Gli edifici con struttura in cemento armato caratterizzano il patrimonio costruttivo italiano degli ultimi 50 anni e sono diffusi su tutto il territorio nazionale.

Attualmente in Italia si stima che il 60% degli edifici esistenti siano stati costruiti in zone all’epoca classificate come non sismiche. Inoltre, gran parte di tali edifici costruiti in calcestruzzo armato risalgono per lo più al trentennio post-bellico e hanno quindi raggiunto e superato la loro vita utile convenzionale di servizio; ciò potrebbe comportare l’insorgere di problemi di degrado e decadimento anche delle proprietà meccaniche degli elementi strutturali. Questo patrimonio costituisce perciò una significativa fonte di rischio sismico, a causa della sua vulnerabilità e della sua numerosità.

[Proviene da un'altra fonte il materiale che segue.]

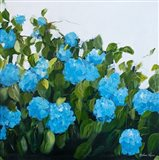 Blue Hydrangeas III Art Print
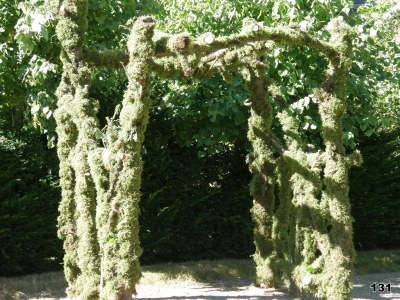 Forest Tree Arch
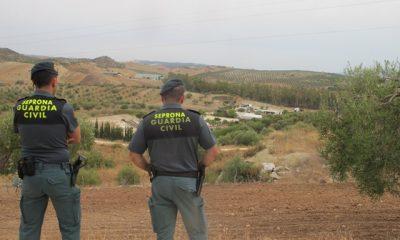 AionSur IMG_6105-400x240 El Seprona investiga a 26 vecinos de una urbanización en Morón construida en terreno no urbanizable y de especial protección Sin categoría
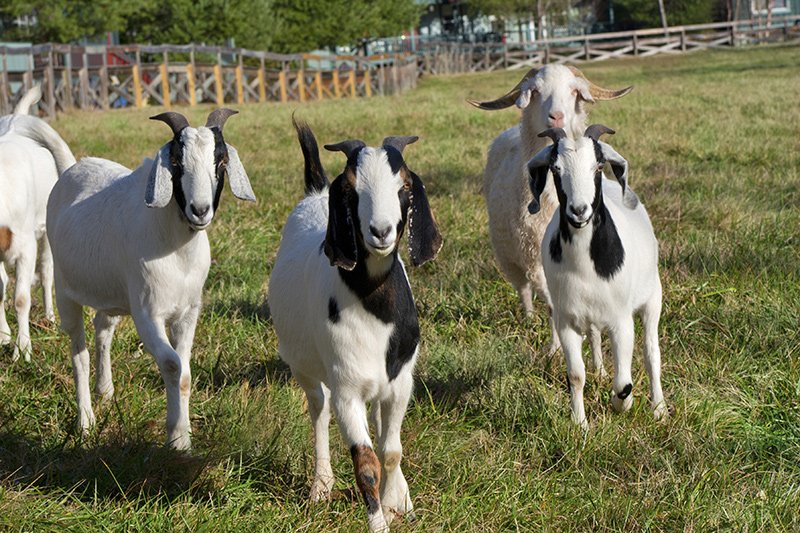 Group of domestic goats walking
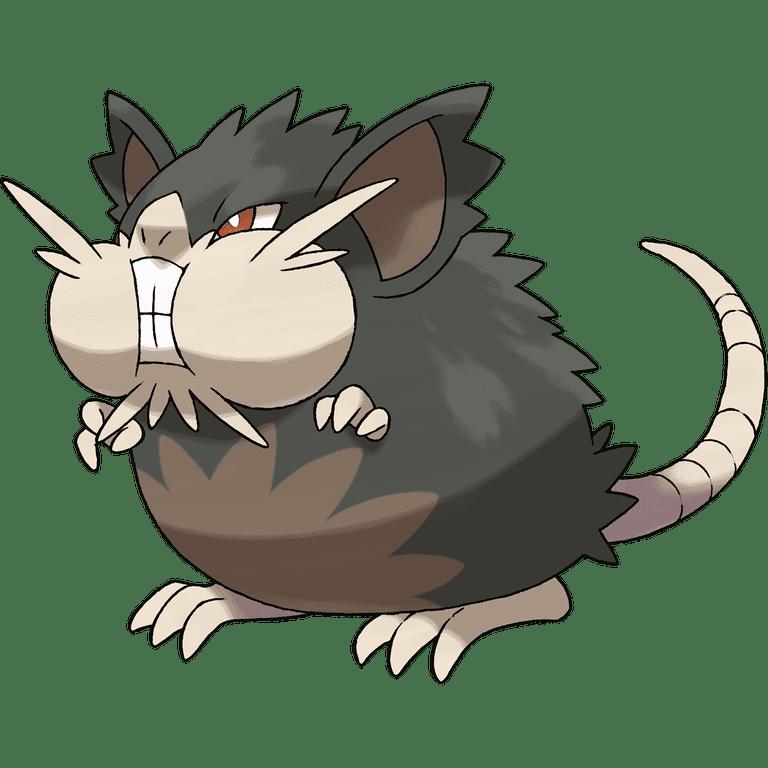 A Raticate pokemon.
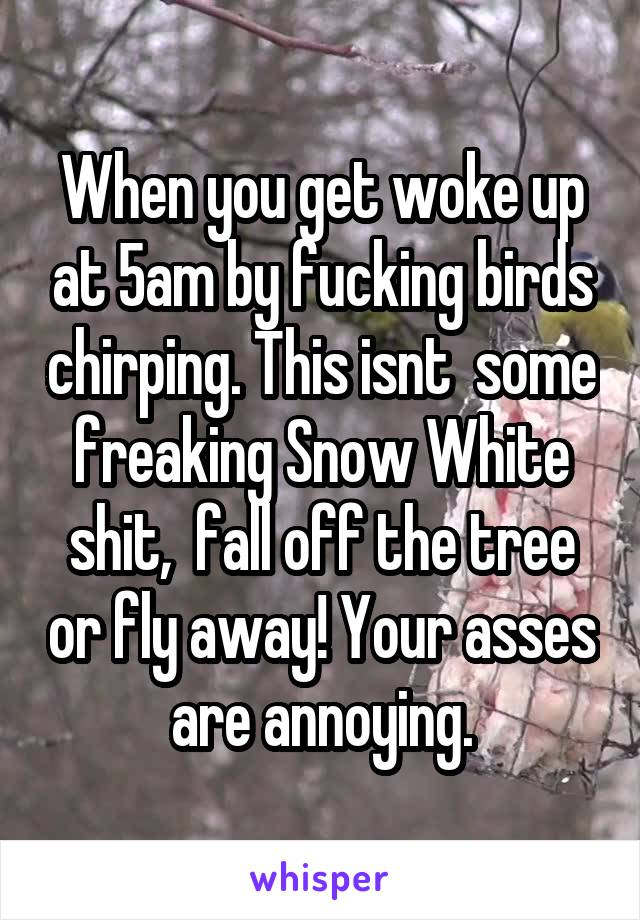 When you get woke up at 5am by fucking birds chirping. This isnt  some freaking Snow White shit,  fall off the tree or fly away! Your asses are annoying.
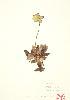 (Sarraceniaceae - JEM 019)  @11 [ ] Copyright (2009) Unspecified University of Guelph BIO Herbarium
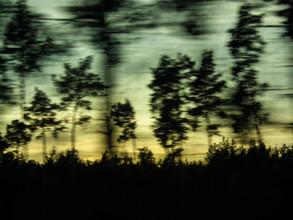 Christiane Wilke, treescape (Germany, Europe)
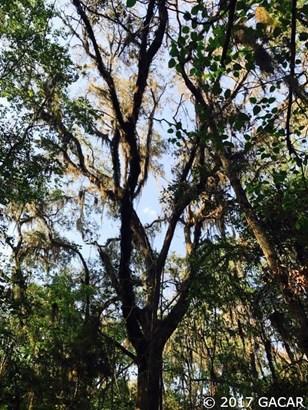 00 177 , Reddick, FL - USA (photo 2)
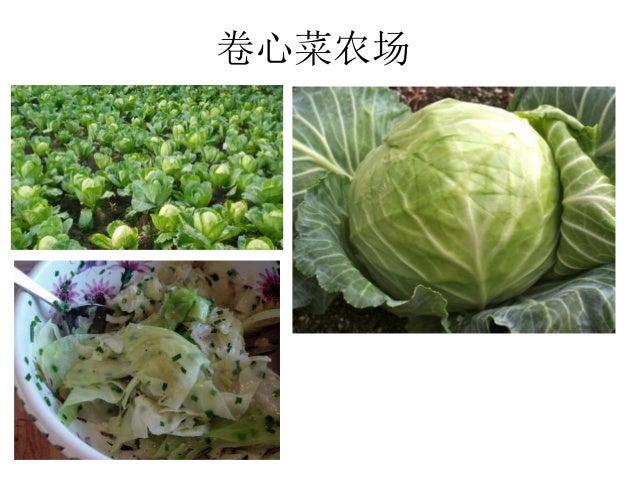 卷心菜农场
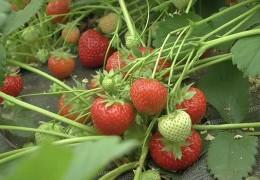 Genussmittel und Wirtschaftsfaktor Erdbeere
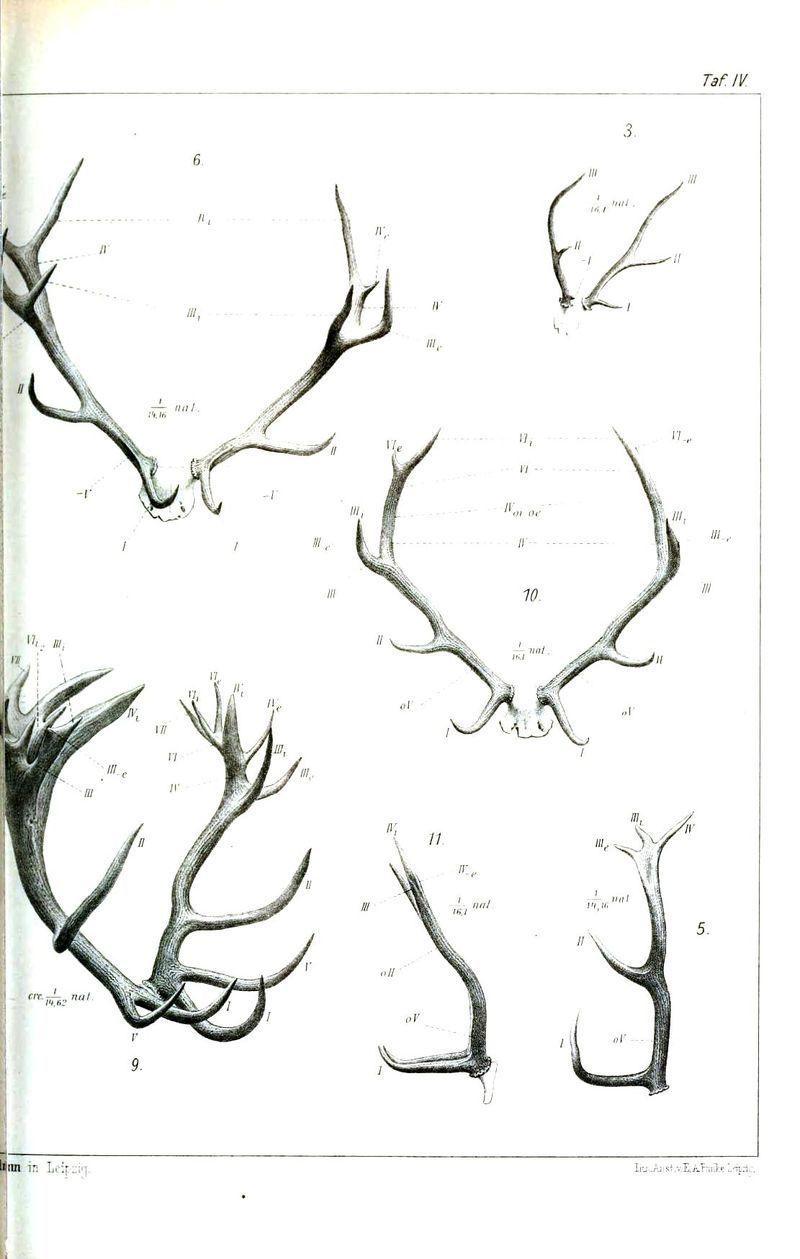 Animal - Deer - Antlers, comparative anatomy 2 | keratin | Pinterest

Lo studio e l’osservazione dei danni successivi ad aventi sismici ha evidenziato carenze ricorrenti negli edifici esistenti con strutture in c.a., a causa principalmente di progettazioni prive di accorgimenti antisismici.

Fino agli anni Settanta, infatti, gli edifici erano progettati per resistere ai soli carichi verticali, senza alcun riferimento alle azioni di tipo orizzontale. Ciò portava alla realizzazione di sistemi resistenti molto deformabili, ma privi delle necessarie capacità duttili.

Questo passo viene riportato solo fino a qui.